Le 29 Juin 2010, la Chambre commerciale, financière et économique de la Cour de cassation a rendu un arrêt de rejet dans l’affaire qui oppose la Société Faurecia à la Société Oracle depuis 2000 au sujet de l’application d’une clause limitative de responsabilité en cas de faute prévue dans des contrats de licence, de support technique, de formation et de mise en œuvre portant sur la version V12 d’un progiciel de la Société Oracle.
Dans cette affaire, la Cour de cassation (Chambre commerciale) avait déjà été saisie sur l’arrêt de la Cour d’appel de Versailles du 31 mars 2005. Celle-ci avait retenu l’application d’une clause limitative de responsabilité qui fixait un plafond d’indemnisation égal au montant du prix payé par le client au titre du contrat de licence.
Dans un arrêt rendu le 13 février 2007, la Cour de cassation cassait partiellement cet arrêt, considérant que la clause limitative de responsabilité devait être écartée du fait du manquement par Oracle à une obligation essentielle : l’absence de livraison de la version V12 du progiciel.

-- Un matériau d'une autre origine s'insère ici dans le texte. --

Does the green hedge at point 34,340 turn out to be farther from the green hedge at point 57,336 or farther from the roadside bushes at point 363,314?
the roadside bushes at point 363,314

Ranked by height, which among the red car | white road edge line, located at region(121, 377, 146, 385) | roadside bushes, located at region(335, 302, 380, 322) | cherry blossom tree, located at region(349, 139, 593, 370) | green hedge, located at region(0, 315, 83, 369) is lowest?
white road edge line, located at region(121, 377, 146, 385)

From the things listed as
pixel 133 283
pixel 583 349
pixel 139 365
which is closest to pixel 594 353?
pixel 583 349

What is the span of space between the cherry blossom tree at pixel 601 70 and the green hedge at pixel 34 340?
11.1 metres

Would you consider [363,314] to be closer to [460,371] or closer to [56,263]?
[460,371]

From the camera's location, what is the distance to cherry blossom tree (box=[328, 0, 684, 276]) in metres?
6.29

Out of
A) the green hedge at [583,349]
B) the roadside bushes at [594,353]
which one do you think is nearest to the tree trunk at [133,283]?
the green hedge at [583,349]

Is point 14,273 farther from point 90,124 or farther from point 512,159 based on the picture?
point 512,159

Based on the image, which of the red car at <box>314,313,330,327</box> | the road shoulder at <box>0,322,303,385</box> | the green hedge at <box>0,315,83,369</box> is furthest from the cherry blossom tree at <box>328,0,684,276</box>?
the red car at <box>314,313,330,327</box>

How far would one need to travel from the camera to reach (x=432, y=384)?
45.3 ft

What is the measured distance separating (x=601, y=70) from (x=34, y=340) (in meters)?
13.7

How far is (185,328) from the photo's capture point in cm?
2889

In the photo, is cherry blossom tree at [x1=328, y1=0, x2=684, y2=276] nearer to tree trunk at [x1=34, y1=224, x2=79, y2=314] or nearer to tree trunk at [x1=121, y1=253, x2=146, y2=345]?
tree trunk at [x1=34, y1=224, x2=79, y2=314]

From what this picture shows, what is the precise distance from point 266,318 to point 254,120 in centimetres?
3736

La Cour d’appel de renvoi (Paris), dans un arrêt rendu le 26 novembre 2008, relevait, pour sa part, que dans la mesure où Faurecia ne démontrait pas l’existence d’une faute lourde de l’éditeur Oracle, la clause limitative de responsabilité devait être appliquée. La Société Oracle était donc condamnée à indemniser la Société Faurecia dans la limite prévue par cette clause.
C’est dans ce contexte que la Cour de cassation a de nouveau été saisie sur un pourvoi de la Société Faurecia, cette dernière reprochant à la Cour d’appel de Paris d’avoir retenu l’application de la clause limitative de responsabilité. Elle reprochait, en outre, à la Cour d’appel d’avoir jugé que cette clause, qui fixait un plafond d’indemnisation égal au montant du prix payé par Faurecia au titre du contrat des licences, n’était pas dérisoire et n’avait pas pour effet de décharger, par avance, Oracle du manquement à une obligation essentielle lui incombant ou de vider de toute substance cette obligation.
La Chambre commerciale, financière et économique de la Cour de cassation a rejeté le pourvoi de Faurecia. Après avoir rappelé que seule était réputée non écrite la clause limitative de responsabilité qui contredit la portée de l’obligation essentielle souscrite par le débiteur, elle a retenu la validité de la clause de l’espèce en relevant que le montant de l’indemnisation prévu dans ladite clause tenait compte de la répartition du risque et que dès lors, la limitation de responsabilité qui en résultait, n’était pas dérisoire.
Pour apprécier cette répartition des risques, la Cour de cassation a notamment relevé que la société Oracle avait consenti à Faurecia un taux de remise de 49% (ce qui est usuel, voire systématique dans ce genre de contrat), que le contrat prévoyait que la société Faurecia serait le principal représentant européen participant à un comité destiné à mener une étude globale afin de développer un produite Oracle pour le secteur automobile et bénéficierait d’un statut préférentiel lors de la définition des exigences nécessaires à une continuelle amélioration de la solution automobile d’Oracle pour la version V 12 d’Oracle applications. La Cour de cassation retient donc, qu’au-delà d’une simple licence de logiciel, les parties avaient envisagé un partenariat commercial et donc un risque partagé.
Au vu de ces éléments, la Cour de cassation a donc confirmé l’arrêt d’appel du 26 novembre 2008, considérant que la Cour d’appel de Paris avait justement déduit de ces éléments que la clause limitative de responsabilité ne vidait pas de toute substance l’obligation essentielle.
Cet arrêt de la Cour de cassation a en outre été l’occasion pour cette dernière de rappeler que la faute lourde ne peut résulter du seul manquement à une obligation contractuelle, fût-elle essentielle, mais doit se déduire de la gravité du comportement du débiteur. Elle a ainsi confirmé l’arrêt de la Cour d’appel, considérant que Faurecia n’avait pas rapporté la preuve d’une gravité telle qu’elle tiendrait en échec la clause limitative de responsabilité.